- STATED TASK
Reproduce the rows below verbatim, beginning with the line containing "What amount of" and continuing through the last line of the rows.

-=-=-=-=-

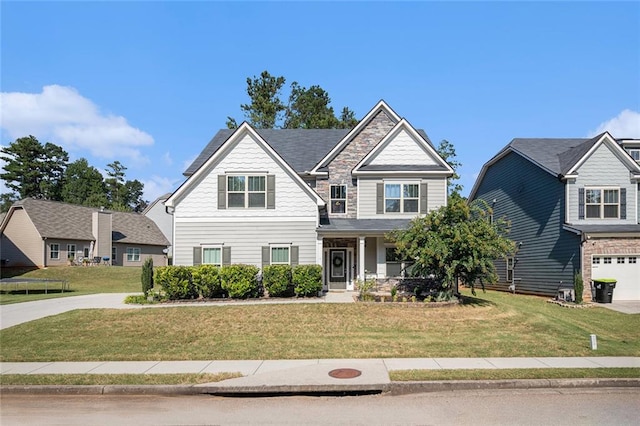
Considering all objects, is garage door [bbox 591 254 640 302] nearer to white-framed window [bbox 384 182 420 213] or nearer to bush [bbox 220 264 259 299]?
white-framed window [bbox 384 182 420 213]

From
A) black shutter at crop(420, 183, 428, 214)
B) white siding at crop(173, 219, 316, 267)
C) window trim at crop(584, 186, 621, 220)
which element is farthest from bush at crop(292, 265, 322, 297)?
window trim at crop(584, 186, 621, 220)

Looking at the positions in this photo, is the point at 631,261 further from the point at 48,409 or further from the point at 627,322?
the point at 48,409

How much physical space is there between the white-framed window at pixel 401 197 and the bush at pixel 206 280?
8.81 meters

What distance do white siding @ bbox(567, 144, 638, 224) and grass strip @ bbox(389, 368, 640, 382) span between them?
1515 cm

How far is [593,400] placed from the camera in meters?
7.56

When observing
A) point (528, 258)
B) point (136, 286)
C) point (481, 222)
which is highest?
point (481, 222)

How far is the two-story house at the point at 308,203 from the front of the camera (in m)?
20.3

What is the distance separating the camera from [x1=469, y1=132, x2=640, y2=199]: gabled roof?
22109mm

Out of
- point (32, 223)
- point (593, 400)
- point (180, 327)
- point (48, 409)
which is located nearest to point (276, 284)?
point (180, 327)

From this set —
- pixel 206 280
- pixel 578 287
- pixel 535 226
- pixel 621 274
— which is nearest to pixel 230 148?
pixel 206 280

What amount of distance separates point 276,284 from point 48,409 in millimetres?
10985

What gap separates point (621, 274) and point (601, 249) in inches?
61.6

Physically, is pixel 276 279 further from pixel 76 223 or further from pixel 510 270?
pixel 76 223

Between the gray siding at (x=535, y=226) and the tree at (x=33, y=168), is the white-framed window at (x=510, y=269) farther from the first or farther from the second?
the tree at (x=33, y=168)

-=-=-=-=-

- SOLUTION FOR THIS EXERCISE
What amount of distance separates point 276,284 from point 48,409 in millimetres?
10985

What gap separates point (621, 274) and point (601, 249) in inches?
61.6

Physically, is pixel 276 279 further from pixel 76 223 or further from pixel 510 270?
pixel 76 223

Between the gray siding at (x=535, y=226) and the tree at (x=33, y=168), is the white-framed window at (x=510, y=269) farther from the first or farther from the second?
the tree at (x=33, y=168)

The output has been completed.